To further validate RKDOSCNV, it was applied to the detection of CNVs in a breast cancer whole-genome sample (PD4192a), which was downloaded from published article (Li et al., 2019). The 22 autosomes of the breast cancer sample were extracted by SAMtools (Li et al., 2009). CNV_IFTV and FREEC were selected for comparison with RKDOSCNV. The experimental results were described in detail in Tables 1, 2. FREEC predicts the most CNV events and overlapping events, but it gets lowest ODS. It detected a large number of CNV events, most of which were long CNVs and proved to be false positives in the previous experiments. CNV_IFTV detects the fewest CNV events and overlapping events, and gets ODS between FREEC and RKDOSCNV. RKDOSCNV predicts the moderate number of CNV events and overlapping events, and it gets the highest ODS in all methods. Figure 9 presents an overview of the detected CNV distribution of the 22 autosomes, which is composed of four rings. From the outside to the inside, the first ring represents the distribution and length of the 22 autosomes, and the second, third, and fourth rings represent the detection of the gain and loss regions by FREEC, CNV_IFTV, and RKDOSCNV, respectively. The red and blue dots represent gain areas and loss areas, respectively. It was found that FREEC detects a large number of CNVs in each chromosome. CNV_IFTV did not detect any CNVs in chromosomes 6, 10, and 22, whereas the other two methods did detect CNVs. It shows that the detection of this method is more conservative than the other two methods. RKDOSCNV detected a moderate number of CNVs, and relatively more gain areas than loss areas.

TABLE 2

Table 2. Summary of ODS for each method on three real datasets.

FIGURE 9

Figure 9. The Circos plot shows that the detected CNVs of each method are distributed in the 22 autosomes of a breast cancer sample. The red and blue dots represent gain areas and loss areas, respectively. The outermost ring describes the distribution of 22 autosomes. From the outside to the inside, the second, third, and fourth rings present the test results of FREEC, CNV_IFTV, and RKDOSCNV, respectively. The innermost ring corresponds to the four cytobands (1p11.2, 11q21, 16q11.2, and 17q11.1) detected by each method, which are associated with breast cancer.
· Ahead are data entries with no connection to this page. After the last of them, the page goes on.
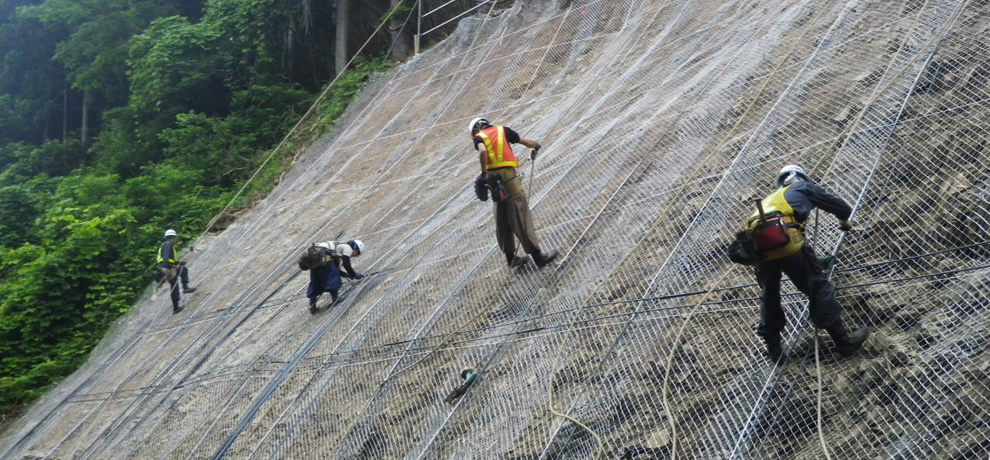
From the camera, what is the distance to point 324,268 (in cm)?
866

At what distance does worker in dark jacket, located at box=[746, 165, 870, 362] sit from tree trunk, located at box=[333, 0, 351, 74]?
15142mm

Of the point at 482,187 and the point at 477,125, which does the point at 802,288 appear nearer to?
the point at 482,187

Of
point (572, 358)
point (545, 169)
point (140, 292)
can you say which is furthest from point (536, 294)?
point (140, 292)

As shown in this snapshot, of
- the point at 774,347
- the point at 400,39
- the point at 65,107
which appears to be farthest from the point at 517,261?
the point at 65,107

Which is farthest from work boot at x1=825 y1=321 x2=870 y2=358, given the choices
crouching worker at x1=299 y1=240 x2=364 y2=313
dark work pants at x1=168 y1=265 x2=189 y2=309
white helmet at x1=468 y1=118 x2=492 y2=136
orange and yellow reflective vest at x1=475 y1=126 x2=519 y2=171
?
dark work pants at x1=168 y1=265 x2=189 y2=309

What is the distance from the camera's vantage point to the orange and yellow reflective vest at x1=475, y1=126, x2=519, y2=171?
6.68 meters

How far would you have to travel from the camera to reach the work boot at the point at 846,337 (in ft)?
13.7

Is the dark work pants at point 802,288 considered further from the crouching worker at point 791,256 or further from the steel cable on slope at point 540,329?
the steel cable on slope at point 540,329

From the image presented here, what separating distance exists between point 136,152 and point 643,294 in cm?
1899

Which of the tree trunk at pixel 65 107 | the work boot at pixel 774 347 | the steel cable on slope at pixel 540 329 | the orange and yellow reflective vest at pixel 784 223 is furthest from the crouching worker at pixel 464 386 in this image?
the tree trunk at pixel 65 107

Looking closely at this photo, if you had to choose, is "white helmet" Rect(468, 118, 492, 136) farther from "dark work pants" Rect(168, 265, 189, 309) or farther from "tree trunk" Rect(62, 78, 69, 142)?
"tree trunk" Rect(62, 78, 69, 142)

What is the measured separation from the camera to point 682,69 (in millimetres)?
9352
Based on the preceding analysis, the biological meanings of detected CNVs were further investigated, many of which are associated with cancer or complex diseases. For example, the CNV gains at 1p11.2 (Jiang et al., 2011), 11q21 (Kazantseva et al., 2016), 16q11.2 (Savelyeva et al., 1994), and 17q11.1 are associated with breast cancer and are detected by each method, which is described in Figure 9. Those at 14q11.2 (Kawasaki et al., 2007) and 16p11.2 (Weiss et al., 2008) are respectively related to lung cancer and autism, that at 10q11.21 (Rees et al., 2016) is associated with schizophrenia, those at 1q21 (Grzasko et al., 2012) and 2q12.3 (Erickson et al., 2014) are associated with multiple myeloma, and those at 14q11.1 (Thean et al., 2018) and 18q21.1 (Druliner et al., 2018) are associated with colorectal cancer. CNV loss at 20q13.2 (Hidaka et al., 2000) is associated with colorectal cancer, that at 14q32.33 (Ledet et al., 2013) is associated with prostate cancer, that at 4q13.2 (Yang et al., 2008) is associated with osteoporosis, and that at 3q29 (Biamino et al., 2016) is related to autism. Via the preceding analysis, it is found that the four methods are very effective and can detect some valuable CNVs, and can therefore provide great assistance for clinical treatment and drug development.

Discussion and Conclusion

In this study, a new method called RKDOSCNV was presented for CNV detection via the use of NGS data. RKDOSCNV was developed based on DOC and SR methods and uses a local perspective to detect CNVs, which replaces general methods that use global modeling to predict CNVs. RKDOSCNV is a single sample-based CNV detection method, and does not require the provision of paired samples. Via the verification of experiments on simulated and real data, it was proven that RKDOSCNV can detect many meaningful CNVs, and can provide effective assistance for the development of targeted drugs and cancer prediction. It is unique as compared to traditional detection methods that build statistical models based on global data and use hypothesis testing methods to predict CNVs. The three characteristics of RKDOSCNV are defined as follows. (1) Unlike traditional methods, RKDOSCNV does not need to make assumptions about the distribution of RD signals, and discerns the difference of RD signals from a local perspective. (2) By calculating the three types of neighbor relations of RDS signals, RKDOSCNV can successfully detect many insignificant CNVs. (3) Based on detected candidate CNVs, RKDOSCNV uses the SR approach to further determine the boundaries of candidate CNVs.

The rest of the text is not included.